#### Artigo ####
Mas a cena do Batismo de Jesus nos fala de outra água; uma água “ungida” pelo Espírito de Deus; uma água capaz não apenas de lavar o corpo, mas de purificar o coração; uma água capaz de lavar a sujeira da nossa alma, de penetrar nas raízes mais profundas no chão árido da nossa vida e nos devolver fecundidade, isto é, despertar em nós a força adormecida da nossa fé, da nossa alegria e da nossa esperança, ajudando-nos a compreender que o sentido da vida não está no cimento da artificialidade de um mundo que exige de nós o cuidado doentio com a aparência, mas no chão descoberto da nossa essência, onde o Espírito Santo escolheu habitar, onde Deus cavou no mais profundo de nós e fez brotar ali a água viva da Sua presença, da Sua força, do Seu amor.
            Para a grande maioria de nós, o batismo se deu num momento da nossa vida onde não tínhamos ciência do que estava acontecendo. Não foi uma escolha nossa receber o batismo, mas dos nossos pais (ou avós?) e padrinhos: eles acreditaram que, apesar dos seus cuidados humanos para conosco, nós precisávamos ser confiados aos cuidados de Deus. Assim, eles quiseram que, desde pequenos, fôssemos mergulhados na água viva do Espírito de Deus, para que, desde os primeiros meses da nossa vida terrena, uma voz ressoasse em nossa consciência e nos acompanhasse por todos os dias, a mesma voz que Se pronunciou no batismo de Jesus: “Este é o meu Filho amado, no qual eu pus o meu agrado” (Mt 3,17).
            A maior importância do nosso batismo, contudo, não está em lembrar-se de como ele se deu, mas do não esquecer-se do quê ele nos deu: a verdade da nossa filiação divina! Somos pessoas dignas de serem amadas pelo Pai! Antes de qualquer atitude nossa, antes de qualquer escolha ou decisão que pudesse nos tornar sujos, imundos, ou até mesmo indignos de sermos amados, Deus derramou a água pura do batismo sobre a nossa cabeça, para nos tornar conscientes de que Ele escolheu nos amar incondicionalmente. Antes de escrevermos qualquer palavra ou frase no livro da nossa vida terrena, Deus escreveu: “Você é meu filho amado”, “Você é minha filha amada”. Nenhuma atitude nossa tem força suficiente para apagar do livro da nossa vida esta verdade, nem mesmo a decisão que muitos, por estarem decepcionados com a Igreja, tomaram de rejeitar o próprio batismo, afirmando publicamente: “Não em meu nome!”.  
            Apesar da importância absoluta do batismo em nossa vida, ele não é um ponto final ou um ponto de chegada, mas um ponto de partida. A água do batismo, que foi derramada em nossa cabeça, pede para continuar a escorrer pelo chão da nossa existência. Com efeito, o apóstolo Paulo afirma que “todos os que se deixam conduzir pelo Espírito de Deus são filhos de Deus” (Rm 8,14). Portanto, o que torna verdadeiro e comprovado o nosso batismo não é o seu registro em um livro da Igreja, mas a sua vivência no livro da nossa vida diária; é aquela decisão nem sempre fácil de ser tomada: “quero conduzir minha vida a partir da voz do Espírito Santo em minha consciência e não a partir da voz do meu ego”. Viver segundo o Espírito que recebemos no batismo significa viver como Jesus: ele “foi ungido por Deus com o Espírito Santo e com poder (no momento do batismo. A partir daí...). Ele andou por toda a parte, fazendo o bem...” (At 10,38).
####
Tarefas e exercícios:
A – Segundo o artigo, o batismo não é um ponto final nem um ponto de chegada. O que ele é?
B – Substitua "cimento" por "concreto" no trecho do artigo que começa em "Mas a cena do" e segue até "do Seu amor.", e escreva esse trecho novamente.
#### Trechos de dados ####
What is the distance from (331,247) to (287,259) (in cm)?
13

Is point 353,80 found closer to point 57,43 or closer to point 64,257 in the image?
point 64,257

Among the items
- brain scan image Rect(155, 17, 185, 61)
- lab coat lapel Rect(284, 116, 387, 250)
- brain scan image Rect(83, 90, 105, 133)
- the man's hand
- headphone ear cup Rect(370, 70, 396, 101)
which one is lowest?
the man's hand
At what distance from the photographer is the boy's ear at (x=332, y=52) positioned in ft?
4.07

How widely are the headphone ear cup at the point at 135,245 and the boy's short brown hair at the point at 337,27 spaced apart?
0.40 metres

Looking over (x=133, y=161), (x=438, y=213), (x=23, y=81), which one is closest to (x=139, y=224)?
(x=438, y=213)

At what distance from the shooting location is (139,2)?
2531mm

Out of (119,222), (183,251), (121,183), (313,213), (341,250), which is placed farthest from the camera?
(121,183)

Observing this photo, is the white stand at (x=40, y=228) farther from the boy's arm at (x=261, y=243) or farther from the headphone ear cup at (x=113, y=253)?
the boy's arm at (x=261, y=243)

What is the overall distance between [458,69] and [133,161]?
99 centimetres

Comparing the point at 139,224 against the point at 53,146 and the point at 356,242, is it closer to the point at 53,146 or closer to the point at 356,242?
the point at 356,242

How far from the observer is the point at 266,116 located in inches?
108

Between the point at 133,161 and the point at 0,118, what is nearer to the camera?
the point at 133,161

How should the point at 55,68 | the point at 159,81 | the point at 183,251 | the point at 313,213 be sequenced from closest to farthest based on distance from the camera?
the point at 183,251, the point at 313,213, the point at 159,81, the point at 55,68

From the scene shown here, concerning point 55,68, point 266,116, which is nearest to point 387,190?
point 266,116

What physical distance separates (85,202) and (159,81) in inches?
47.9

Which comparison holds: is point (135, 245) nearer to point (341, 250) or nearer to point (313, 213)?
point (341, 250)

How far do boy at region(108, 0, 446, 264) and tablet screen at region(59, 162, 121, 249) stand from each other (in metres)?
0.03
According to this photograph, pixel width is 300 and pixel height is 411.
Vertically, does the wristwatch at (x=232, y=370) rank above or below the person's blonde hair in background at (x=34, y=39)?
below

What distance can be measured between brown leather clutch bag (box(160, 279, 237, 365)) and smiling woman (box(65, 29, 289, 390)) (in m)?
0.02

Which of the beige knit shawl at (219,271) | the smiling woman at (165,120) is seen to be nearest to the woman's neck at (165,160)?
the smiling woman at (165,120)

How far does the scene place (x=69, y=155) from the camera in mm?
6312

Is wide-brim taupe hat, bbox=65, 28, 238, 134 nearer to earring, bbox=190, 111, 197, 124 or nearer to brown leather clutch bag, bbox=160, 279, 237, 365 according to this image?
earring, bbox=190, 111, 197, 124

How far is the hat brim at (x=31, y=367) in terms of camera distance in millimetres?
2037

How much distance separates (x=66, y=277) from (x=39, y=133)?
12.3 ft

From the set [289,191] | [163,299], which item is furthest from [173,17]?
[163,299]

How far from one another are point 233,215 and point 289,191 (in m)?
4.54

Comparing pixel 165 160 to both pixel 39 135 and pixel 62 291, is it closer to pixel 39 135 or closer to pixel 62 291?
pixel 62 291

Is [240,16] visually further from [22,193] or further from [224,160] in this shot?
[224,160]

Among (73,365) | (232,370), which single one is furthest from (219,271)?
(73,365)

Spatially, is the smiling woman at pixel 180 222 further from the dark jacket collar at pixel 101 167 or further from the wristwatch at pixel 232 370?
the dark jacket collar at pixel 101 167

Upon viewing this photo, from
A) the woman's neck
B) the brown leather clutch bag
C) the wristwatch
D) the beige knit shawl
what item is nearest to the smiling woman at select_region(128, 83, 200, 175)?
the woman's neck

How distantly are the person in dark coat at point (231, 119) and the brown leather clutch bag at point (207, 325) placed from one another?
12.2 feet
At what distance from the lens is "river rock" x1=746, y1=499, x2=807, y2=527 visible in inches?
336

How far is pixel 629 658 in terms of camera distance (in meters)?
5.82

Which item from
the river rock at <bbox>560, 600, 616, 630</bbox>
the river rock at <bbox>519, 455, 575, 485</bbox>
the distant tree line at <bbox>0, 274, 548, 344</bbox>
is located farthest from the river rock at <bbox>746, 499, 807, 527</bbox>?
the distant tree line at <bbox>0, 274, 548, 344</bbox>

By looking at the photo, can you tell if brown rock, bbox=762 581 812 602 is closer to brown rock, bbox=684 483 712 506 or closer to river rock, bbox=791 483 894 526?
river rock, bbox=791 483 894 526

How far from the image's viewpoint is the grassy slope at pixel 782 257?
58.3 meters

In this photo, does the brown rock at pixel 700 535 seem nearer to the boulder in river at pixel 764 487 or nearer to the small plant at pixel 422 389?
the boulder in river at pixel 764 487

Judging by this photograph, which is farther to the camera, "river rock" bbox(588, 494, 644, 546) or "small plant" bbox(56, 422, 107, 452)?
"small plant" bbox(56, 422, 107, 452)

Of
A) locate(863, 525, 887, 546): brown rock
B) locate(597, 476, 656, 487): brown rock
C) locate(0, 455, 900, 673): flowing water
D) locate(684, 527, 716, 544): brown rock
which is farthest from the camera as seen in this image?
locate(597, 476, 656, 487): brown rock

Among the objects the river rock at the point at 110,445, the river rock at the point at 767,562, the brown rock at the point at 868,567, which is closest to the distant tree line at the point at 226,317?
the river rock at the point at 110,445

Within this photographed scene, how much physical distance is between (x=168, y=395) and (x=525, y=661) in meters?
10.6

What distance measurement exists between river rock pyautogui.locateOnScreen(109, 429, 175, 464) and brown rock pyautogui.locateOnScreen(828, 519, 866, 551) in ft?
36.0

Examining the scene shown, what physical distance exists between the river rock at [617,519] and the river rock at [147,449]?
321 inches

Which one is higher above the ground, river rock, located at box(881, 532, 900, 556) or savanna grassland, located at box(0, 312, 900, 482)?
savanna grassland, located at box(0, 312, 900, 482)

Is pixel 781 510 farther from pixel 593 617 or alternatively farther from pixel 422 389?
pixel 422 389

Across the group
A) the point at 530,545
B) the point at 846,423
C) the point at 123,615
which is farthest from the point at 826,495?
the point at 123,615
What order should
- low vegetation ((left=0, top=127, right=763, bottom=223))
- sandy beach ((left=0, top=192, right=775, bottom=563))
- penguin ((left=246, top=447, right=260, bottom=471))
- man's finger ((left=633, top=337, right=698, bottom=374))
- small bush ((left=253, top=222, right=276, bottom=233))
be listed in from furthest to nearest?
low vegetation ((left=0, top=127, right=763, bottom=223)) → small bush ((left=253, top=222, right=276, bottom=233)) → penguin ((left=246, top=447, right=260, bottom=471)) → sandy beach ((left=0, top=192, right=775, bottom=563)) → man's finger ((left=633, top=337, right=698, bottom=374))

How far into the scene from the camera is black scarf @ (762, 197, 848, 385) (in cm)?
####
Soluções:
A – Um ponto de partida.

B –
Mas a cena do Batismo de Jesus nos fala de outra água; uma água “ungida” pelo Espírito de Deus; uma água capaz não apenas de lavar o corpo, mas de purificar o coração; uma água capaz de lavar a sujeira da nossa alma, de penetrar nas raízes mais profundas no chão árido da nossa vida e nos devolver fecundidade, isto é, despertar em nós a força adormecida da nossa fé, da nossa alegria e da nossa esperança, ajudando-nos a compreender que o sentido da vida não está no concreto da artificialidade de um mundo que exige de nós o cuidado doentio com a aparência, mas no chão descoberto da nossa essência, onde o Espírito Santo escolheu habitar, onde Deus cavou no mais profundo de nós e fez brotar ali a água viva da Sua presença, da Sua força, do Seu amor.